Research Projects in The Churchill Group and Korstanje Group:
My postdoctoral work is focused on studying aging as a complex trait under the joint mentorship of Ron Korstanje and Gary Churchill as part of The Jackson Laboratory Nathan Shock Center of Excellence in the Basic Biology of Aging. The bulk of this work is aimed at applying genome-scale statistical techniques to identify novel genetic players in longevity determination and the regulation of age-dependent changes in target of rapamycin (TOR) signaling and insulin/IGF-1-like signaling (IIS), two central aging pathways.
To achieve this aim I employ two primary strategies. In the first, I am using quantitative trait loci (QTL) analysis to identify loci associated with either longevity or pathway specific markers of TOR signaling and IIS in F2 intercross or diversity outbred (DO) mouse populations. Genetic mapping techniques that are being developed in the Churchill lab in the DO mouse population allow for high-precision QTL mapping, possibly to single-gene resolution.

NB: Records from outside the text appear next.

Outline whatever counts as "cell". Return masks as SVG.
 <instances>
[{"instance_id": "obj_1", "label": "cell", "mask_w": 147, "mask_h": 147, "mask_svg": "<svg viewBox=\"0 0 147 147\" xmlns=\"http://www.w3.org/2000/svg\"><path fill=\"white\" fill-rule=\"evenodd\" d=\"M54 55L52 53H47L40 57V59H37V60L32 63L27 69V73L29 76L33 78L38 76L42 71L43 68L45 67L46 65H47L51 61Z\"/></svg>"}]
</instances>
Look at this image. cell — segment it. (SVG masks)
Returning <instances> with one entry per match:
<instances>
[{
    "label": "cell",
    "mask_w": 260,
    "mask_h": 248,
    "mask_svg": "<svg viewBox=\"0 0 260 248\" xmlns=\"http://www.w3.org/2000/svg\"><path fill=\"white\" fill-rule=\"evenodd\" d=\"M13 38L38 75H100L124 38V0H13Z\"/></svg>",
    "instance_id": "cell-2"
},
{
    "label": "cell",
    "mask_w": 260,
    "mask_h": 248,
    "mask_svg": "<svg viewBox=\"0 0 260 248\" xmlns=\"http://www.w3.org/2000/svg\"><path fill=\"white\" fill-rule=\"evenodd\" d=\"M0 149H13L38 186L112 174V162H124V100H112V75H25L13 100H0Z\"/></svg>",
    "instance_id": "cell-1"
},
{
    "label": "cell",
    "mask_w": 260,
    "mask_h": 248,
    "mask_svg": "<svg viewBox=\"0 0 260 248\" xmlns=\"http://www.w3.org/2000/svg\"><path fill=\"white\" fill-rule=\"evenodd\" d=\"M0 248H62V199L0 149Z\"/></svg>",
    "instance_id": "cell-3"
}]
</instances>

In the second strategy, I use comparative genetics to select strong genetic candidates for evolutionarily conserved factors in determining longevity. Meta-analysis of published human and mouse genome-wide association studies allowed us to generate an initial list of longevity-associated genes. I then narrow the list by selecting only genes for which orthologous gene display a clear effect on aging in the nematode, Caenorhabditis elegans, thus leveraging the relatively fast and inexpensive techniques available to modify gene expression and assess life span in worms. I then return to mammals, examining the impact of altering expression of genes on the refined candidate list on life span and other age-associated phenotypes using mouse models.